The bizarre gelatinous mass, measuring 9 feet long, was discovered off the coast of Australia.
The mystery surrounding the discovery of a bizarre, tube-like mass off the coast of Australia appears to have been solved.
Earlier this month, Jay Winks, owner and operator of Abc Scuba Diving Port Douglas, posted photographs to Facebook of the strange encounter he’d had with the unidentified mass.
“Can anyone name the pink thing?” he wrote. “It was around 3 metres long and 100mm in diameter…..”
The photo of the unusual sighting quickly went viral, with many weighing in that the tube was likely a worm-like marine species called a pyrosome. These colonies of individual creatures called zooids, also nicknamed “the unicorn of the sea” because of their rarity, can sometimes reach lengths of more than 60 feet.

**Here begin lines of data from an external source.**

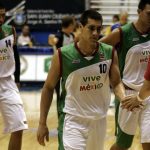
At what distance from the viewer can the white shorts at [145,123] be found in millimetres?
5270

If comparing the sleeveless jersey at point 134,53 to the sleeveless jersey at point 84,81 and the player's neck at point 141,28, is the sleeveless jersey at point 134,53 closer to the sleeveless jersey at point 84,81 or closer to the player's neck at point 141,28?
the player's neck at point 141,28

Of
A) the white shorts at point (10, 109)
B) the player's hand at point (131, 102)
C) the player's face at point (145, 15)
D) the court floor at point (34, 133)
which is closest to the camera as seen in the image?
the player's hand at point (131, 102)

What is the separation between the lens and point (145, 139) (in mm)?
5273

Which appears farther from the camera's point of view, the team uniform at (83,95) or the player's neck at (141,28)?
the player's neck at (141,28)

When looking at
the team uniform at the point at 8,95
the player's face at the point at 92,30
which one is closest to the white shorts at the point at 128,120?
the team uniform at the point at 8,95

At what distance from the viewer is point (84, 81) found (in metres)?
4.61

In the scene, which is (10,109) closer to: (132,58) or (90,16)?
(132,58)

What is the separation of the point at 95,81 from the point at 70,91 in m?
0.23

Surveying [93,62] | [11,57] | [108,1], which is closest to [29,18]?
[108,1]

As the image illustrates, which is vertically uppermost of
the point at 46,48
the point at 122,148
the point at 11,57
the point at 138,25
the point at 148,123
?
the point at 138,25

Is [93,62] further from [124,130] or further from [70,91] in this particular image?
[124,130]

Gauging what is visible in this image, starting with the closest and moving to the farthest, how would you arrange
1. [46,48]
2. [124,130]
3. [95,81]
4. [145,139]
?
[95,81], [145,139], [124,130], [46,48]

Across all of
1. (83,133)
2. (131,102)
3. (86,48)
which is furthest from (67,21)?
(83,133)

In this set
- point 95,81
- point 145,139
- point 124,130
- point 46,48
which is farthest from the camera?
point 46,48
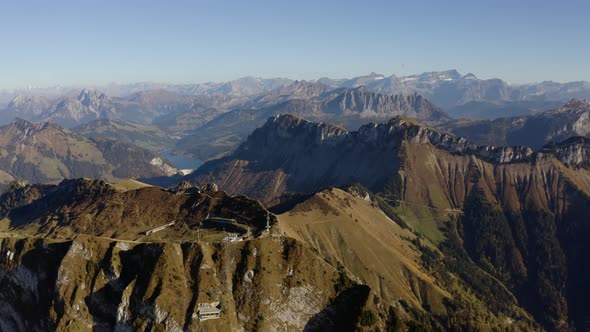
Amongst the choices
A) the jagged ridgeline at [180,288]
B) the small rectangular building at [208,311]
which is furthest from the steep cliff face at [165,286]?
the small rectangular building at [208,311]

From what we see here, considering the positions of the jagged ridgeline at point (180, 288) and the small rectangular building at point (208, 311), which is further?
the jagged ridgeline at point (180, 288)

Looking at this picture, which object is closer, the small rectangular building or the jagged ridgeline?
the small rectangular building

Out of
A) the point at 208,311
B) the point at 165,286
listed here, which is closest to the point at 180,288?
the point at 165,286

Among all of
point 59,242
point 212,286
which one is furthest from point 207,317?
point 59,242

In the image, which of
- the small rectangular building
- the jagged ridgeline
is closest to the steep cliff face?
the jagged ridgeline

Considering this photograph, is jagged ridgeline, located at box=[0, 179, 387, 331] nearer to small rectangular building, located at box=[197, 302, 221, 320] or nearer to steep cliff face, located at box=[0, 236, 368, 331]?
steep cliff face, located at box=[0, 236, 368, 331]

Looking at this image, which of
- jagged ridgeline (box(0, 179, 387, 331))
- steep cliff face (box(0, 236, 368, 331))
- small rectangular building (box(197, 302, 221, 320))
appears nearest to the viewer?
small rectangular building (box(197, 302, 221, 320))

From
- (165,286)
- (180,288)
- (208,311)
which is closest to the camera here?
(208,311)

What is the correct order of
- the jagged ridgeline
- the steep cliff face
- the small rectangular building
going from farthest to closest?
1. the jagged ridgeline
2. the steep cliff face
3. the small rectangular building

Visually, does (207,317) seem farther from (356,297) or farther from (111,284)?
(356,297)

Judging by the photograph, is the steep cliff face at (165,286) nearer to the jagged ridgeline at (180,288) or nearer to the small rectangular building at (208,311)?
the jagged ridgeline at (180,288)

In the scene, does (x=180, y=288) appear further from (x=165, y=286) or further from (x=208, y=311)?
(x=208, y=311)
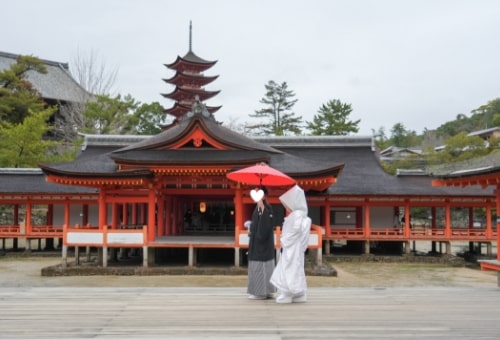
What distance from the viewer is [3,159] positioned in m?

Jay Winks photographed this bizarre pink tube while diving off the coast of Australia. (Photo: Jay Winks/Abc Scuba Diving Port Douglas)
As it turns out, Winks discovered something even rarer. Upon closer examination, it was determined that the glowing pink mass was not a creature at all, but one giant egg sack.
According to Rebecca Helm, a jellyfish biologist at Woods Hole Oceanographic Institution in Massachusetts, the bright pink dots arranged in lines around the tube are actually the eggs of the diamond squid.
“These egg masses are incredibly rare,” Helm said in a 2015 blog post on another egg sack sighting. “If I were there, I would have been screaming with joy through my regulator. I hope the divers know what a lucky sighting this was.”
Marine scientists estimate that these egg sacks could contain anywhere from 20,000 to 40,000 baby squid. Despite a lifespan of only a year, the baby squid can quickly reach lengths of three feet or more.